En agosto de 2008 vagaba por la calle Capitán Haya de Madrid bajo un calor sofocante, como si el Sol fuese el mismísimo Ministerio de Defensa. Yo pasaba las noches de mis primeros meses en televisión en una de las decenas de colmenas de Fuencarral, oliendo a libertad y a verano. Era un bajo pero el piso se situaba en una calle empinada y al asomarme a la ventana parecía vivir en un tercero.
Bajaba por Capitán Haya, digo, porque me gustaba subir hasta Plaza de Castilla con mis babuchas y bajar luego la Castellana para meterme en los barrios comerciales de Madrid abandonados por las vacaciones. En esto que dos polacos desharrapados se me acercan, sonrientes, y se llevan la mano a la boca pegando las cinco yemas de sus dedos. Querían que les diese comida. Señalé un Burger King próximo. Les pareció bien. Entré el el Burger King. Ellos esperaban pacientes en un banco, sentados. Salí con la bolsa marrón, doblada y grasienta, y les di una simple a cada uno.
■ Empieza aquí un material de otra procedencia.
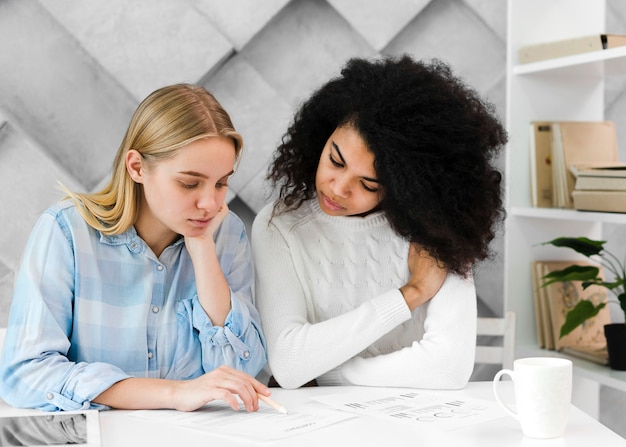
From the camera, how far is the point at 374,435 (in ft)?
3.44

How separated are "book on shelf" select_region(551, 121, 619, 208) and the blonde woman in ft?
3.10

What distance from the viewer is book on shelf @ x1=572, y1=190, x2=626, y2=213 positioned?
1.75 m

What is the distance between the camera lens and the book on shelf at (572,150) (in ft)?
6.43

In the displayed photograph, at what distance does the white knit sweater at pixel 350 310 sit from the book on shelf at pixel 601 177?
0.52 m

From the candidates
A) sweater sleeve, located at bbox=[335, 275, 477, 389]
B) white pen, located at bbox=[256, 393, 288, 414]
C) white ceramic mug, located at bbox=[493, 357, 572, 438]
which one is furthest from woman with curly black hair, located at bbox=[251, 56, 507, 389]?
white ceramic mug, located at bbox=[493, 357, 572, 438]

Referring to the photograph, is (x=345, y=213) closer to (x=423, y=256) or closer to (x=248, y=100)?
(x=423, y=256)

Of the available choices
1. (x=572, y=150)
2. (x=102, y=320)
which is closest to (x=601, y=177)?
(x=572, y=150)

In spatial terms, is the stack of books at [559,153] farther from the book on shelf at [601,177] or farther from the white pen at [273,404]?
the white pen at [273,404]

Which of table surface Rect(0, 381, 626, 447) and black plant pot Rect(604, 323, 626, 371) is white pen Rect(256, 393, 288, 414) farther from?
black plant pot Rect(604, 323, 626, 371)

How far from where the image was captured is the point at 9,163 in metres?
1.70

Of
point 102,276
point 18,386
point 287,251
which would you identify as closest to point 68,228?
point 102,276

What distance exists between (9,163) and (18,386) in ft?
2.17

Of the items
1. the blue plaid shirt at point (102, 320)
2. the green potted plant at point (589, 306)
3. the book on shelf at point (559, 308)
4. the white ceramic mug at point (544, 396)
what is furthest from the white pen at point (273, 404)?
the book on shelf at point (559, 308)

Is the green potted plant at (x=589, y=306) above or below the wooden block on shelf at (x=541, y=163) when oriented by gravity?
Answer: below
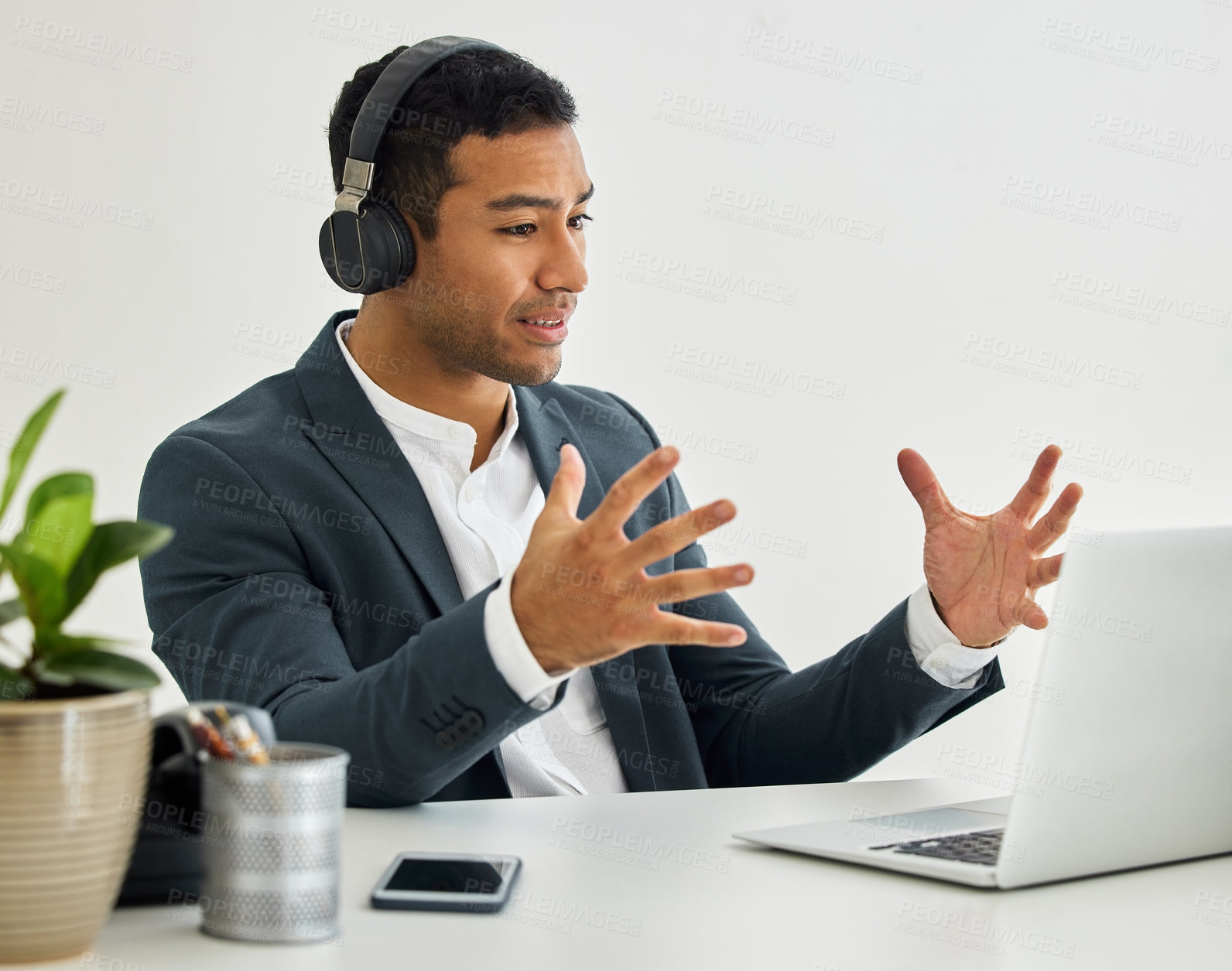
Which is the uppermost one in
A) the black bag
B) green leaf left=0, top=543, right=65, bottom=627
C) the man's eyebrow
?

Me sentí a gusto, pero año y medio después, siento algo más.
Acabo de ver Un franco catorce pesetas, después de meses de proyección en televisión, sin yo hacer caso. Hoy la he cogido de la biblioteca, y me la he puesto. Y he llorado. También me he reido. Y eso que, pese a ser sensible, soy demasiado pragmático y soberbio como para llorar con cualquier tontería. Y esta es una tontería de película, pero encierra algo especial para cierto tipo de gente. Gente como yo, que pese a haber nacido décadas después del tiempo que se representa en el filme, ha sentido en sus propias carnes la España que se dibuja, y que ha compartido mañanas, tardes y noches con el tipo de gente que sale representada, tanto en el escenario suizo como en el español.
Tengo la memoria muy viva y recuerdo los veranos aburridos en Guadalcanal, ese pueblo que a incluso a principios del siglo XXI parecía ir mucho más atrasado que Sevilla capital pese a que sólo 100 kilómetros separan ambos municipios. También recuerdo mi viaje a Alemania en coche, en agosto de 2007, recorriendo toda Suiza. Y hoy más que nunca, me acuerdo de esos dos polacos que me pidieron, a mí, un chaval de 20 años, que les comprara algo para comer. Como Martín y Marcos cuando llegan a su nueva ciudad. Y qué decir de lo que no tengo que recordar, porque aún lo mantengo: unos padres magníficos, inmejorables, que son exactamente iguales que la madre y el padre de Martín, la primera contando los bocadillos de la maleta y el segundo garantizando que ''aquí nunca te faltará un plato de lentejas'', los dos dando su visto bueno al exilio de su hijo.
Un franco catorce pesetas es purifcadora, regeneradora, maravillosa, con un guión y un retrato insuperables. Pero al mismo tiempo duele, solivianta, aterroriza y frustra, frustra porque es imposible que detrás de un tipo de cambio haya tanta historia, tanto amor y tanto realismo.